Velocity and position of the particle as a function of time

[shahin93]

Homework Statement

A particle starts from the origin with velocity 5 m/s at t = 0 and moves in the xy plane with a varying acceleration given by a = (9*squareroot*t)j, where "a" is in meters per second squared and t is in seconds.

Determine the velocity of the particle as a function of time.
Determine the position of the particle as a function of time

Homework Equations

I have no idea

The Attempt at a Solution

I have no idea

 

[danielakkerma]

Hi!
So you first might like to recall how does one determine acceleration, velocity and all that:
Remember that:
$\large \frac{d^2\vec{r}}{dt^2} = \vec{a}$
Split the components;
The acceleration is given only in the $\hat{j}$ direction, so that you're left with the simple task of integrating
$\frac{dv_y}{dt} = 9\sqrt{t}$
Try it,
Daniel

 

[shahin93]

Hi!
So you first might like to recall how does one determine acceleration, velocity and all that:
Remember that:
$\large \frac{d^2\vec{r}}{dt^2} = \vec{a}$
Split the components;
The acceleration is given only in the $\hat{j}$ direction, so that you're left with the simple task of integrating
$\frac{dv_y}{dt} = 9\sqrt{t}$
Try it,
Daniel

i tried that, i didnt get the right answer, can u show me your steps?

 

[danielakkerma]

Certainly!
Look here:
The velocity vector has two components, i, and j; in the i direction, it was initially constant, and with the abscence of acceleration in that direction it will remain so.
In in the j direction, after integration, we get:
$\large v_j = \displaystyle \int 9\sqrt{t}dt = 9\frac{2}{3}t^{\frac{3}{2}}=6t^{\frac{3}{2}}$
$\large v_i = 5$
$\large v = \sqrt{{v_i}^2 + {v_j}^2} = \sqrt{25+36t^3}$
And in order to evaluate the position, all you need is a simple exercise in calculus for $r=\displaystyle \int vdt$, again, by integrating each fraction of the velocity separately, and r = sqrt(r_i^2+r_j^2) as before...
Daniel

 

[asteriatic]

As a scientist, it is important to understand and apply the fundamental equations of motion to solve problems related to the position and velocity of a particle. In this case, we can use the equations of motion to determine the velocity and position of the particle as a function of time.
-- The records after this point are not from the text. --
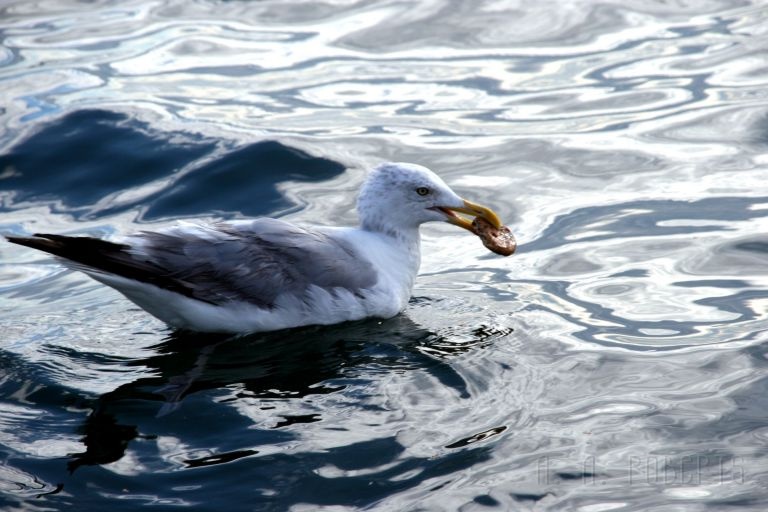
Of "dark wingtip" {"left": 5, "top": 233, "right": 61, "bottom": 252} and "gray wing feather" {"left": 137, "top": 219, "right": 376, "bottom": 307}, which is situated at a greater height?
"dark wingtip" {"left": 5, "top": 233, "right": 61, "bottom": 252}

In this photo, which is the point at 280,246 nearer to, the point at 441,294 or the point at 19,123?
the point at 441,294

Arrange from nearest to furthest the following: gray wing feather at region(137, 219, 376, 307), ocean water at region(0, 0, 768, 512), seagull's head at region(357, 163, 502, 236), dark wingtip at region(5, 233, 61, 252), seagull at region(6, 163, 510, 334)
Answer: ocean water at region(0, 0, 768, 512), dark wingtip at region(5, 233, 61, 252), seagull at region(6, 163, 510, 334), gray wing feather at region(137, 219, 376, 307), seagull's head at region(357, 163, 502, 236)

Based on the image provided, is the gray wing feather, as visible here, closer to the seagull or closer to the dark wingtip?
the seagull

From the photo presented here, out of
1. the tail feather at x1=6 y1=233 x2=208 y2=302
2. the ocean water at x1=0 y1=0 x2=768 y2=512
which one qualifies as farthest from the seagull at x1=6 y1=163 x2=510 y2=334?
the ocean water at x1=0 y1=0 x2=768 y2=512

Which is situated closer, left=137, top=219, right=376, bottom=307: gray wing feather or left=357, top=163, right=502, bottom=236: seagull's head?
left=137, top=219, right=376, bottom=307: gray wing feather

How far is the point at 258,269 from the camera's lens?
739 centimetres

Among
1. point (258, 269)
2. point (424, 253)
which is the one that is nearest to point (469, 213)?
point (424, 253)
First, let's start with the equation for velocity: v = u + at. In this equation, v represents the final velocity, u represents the initial velocity, a represents the acceleration, and t represents time.
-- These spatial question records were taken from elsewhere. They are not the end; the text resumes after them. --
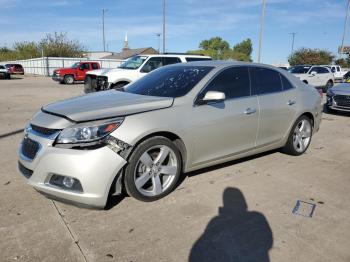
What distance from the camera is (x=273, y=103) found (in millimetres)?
5008

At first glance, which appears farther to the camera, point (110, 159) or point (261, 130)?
point (261, 130)

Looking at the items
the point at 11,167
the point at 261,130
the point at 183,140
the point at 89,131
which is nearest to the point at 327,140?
the point at 261,130

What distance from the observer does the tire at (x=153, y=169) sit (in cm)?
355

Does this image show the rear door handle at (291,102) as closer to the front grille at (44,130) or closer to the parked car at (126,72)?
the front grille at (44,130)

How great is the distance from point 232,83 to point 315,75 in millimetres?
16994

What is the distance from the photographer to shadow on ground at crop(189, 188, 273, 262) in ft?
9.34

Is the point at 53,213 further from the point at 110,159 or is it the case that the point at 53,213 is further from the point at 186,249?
the point at 186,249

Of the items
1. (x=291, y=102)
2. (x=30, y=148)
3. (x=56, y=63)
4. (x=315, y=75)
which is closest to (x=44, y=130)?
(x=30, y=148)

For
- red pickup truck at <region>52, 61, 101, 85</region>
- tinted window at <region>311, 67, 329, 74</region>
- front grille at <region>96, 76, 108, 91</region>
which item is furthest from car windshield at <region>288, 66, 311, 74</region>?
red pickup truck at <region>52, 61, 101, 85</region>

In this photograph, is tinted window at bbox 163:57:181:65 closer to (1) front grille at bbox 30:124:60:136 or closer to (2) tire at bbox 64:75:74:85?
(1) front grille at bbox 30:124:60:136

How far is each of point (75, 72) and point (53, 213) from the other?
2526 centimetres

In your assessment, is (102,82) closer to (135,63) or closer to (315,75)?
(135,63)

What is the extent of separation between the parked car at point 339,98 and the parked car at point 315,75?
346 inches

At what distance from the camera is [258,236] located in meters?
3.16
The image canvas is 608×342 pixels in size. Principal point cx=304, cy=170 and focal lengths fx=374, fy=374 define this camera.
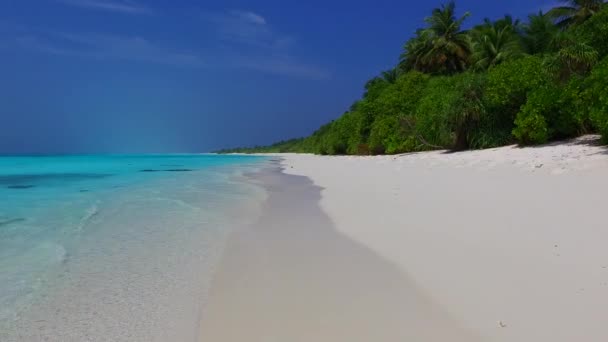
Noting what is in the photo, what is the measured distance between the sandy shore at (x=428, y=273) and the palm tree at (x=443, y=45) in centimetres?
3761

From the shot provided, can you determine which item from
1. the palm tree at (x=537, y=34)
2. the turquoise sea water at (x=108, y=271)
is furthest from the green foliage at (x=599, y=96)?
the palm tree at (x=537, y=34)

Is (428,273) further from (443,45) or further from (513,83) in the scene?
(443,45)

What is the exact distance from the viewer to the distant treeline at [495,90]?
47.2 ft

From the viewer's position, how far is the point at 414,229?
515 centimetres

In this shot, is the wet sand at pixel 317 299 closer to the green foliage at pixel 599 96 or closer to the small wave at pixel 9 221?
the small wave at pixel 9 221

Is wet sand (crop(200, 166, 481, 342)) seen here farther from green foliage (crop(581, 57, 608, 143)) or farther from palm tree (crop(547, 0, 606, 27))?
palm tree (crop(547, 0, 606, 27))

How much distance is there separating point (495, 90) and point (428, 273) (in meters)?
17.3

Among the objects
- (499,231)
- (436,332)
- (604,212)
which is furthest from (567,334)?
(604,212)

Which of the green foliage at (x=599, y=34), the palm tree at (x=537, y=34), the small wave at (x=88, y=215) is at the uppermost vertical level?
the palm tree at (x=537, y=34)

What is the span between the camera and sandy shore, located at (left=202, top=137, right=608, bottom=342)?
8.11ft

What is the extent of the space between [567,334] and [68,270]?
178 inches

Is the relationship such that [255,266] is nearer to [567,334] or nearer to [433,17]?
[567,334]

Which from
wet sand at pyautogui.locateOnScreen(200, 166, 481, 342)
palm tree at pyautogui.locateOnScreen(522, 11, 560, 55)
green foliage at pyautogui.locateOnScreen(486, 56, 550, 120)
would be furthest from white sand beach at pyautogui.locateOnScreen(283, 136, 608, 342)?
palm tree at pyautogui.locateOnScreen(522, 11, 560, 55)

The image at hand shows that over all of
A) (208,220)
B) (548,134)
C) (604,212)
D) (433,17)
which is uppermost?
(433,17)
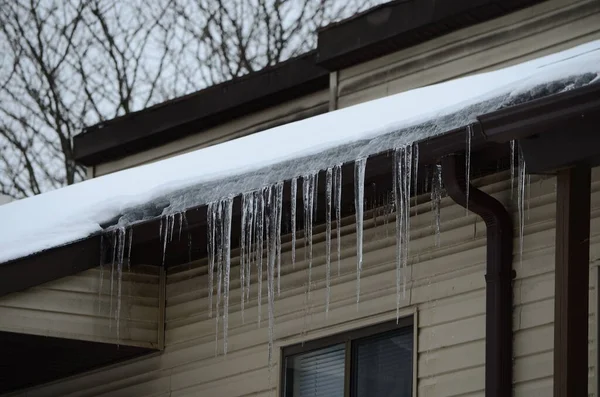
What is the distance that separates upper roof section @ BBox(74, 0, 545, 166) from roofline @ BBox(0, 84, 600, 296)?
1985mm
In this problem, we are given the initial velocity (u = 5 m/s) and the acceleration (a = 9*squareroot*t). Therefore, we can plug these values into the equation and get the velocity as a function of time: v = 5 + (9*squareroot*t).

Next, we can use the equation for position: s = ut + (1/2)at^2. In this equation, s represents the final position, u represents the initial velocity, a represents the acceleration, and t represents time.

Again, we are given the initial velocity (u = 5 m/s) and the acceleration (a = 9*squareroot*t). Therefore, we can plug these values into the equation and get the position as a function of time: s = 5t + (1/2)(9*squareroot*t)t^2.

By using these equations, we can determine the velocity and position of the particle at any given time. It is important to note that these equations assume that the acceleration is constant, which may not be the case for this problem. If the acceleration is not constant, we would need to use more advanced equations of motion to accurately calculate the velocity and position of the particle.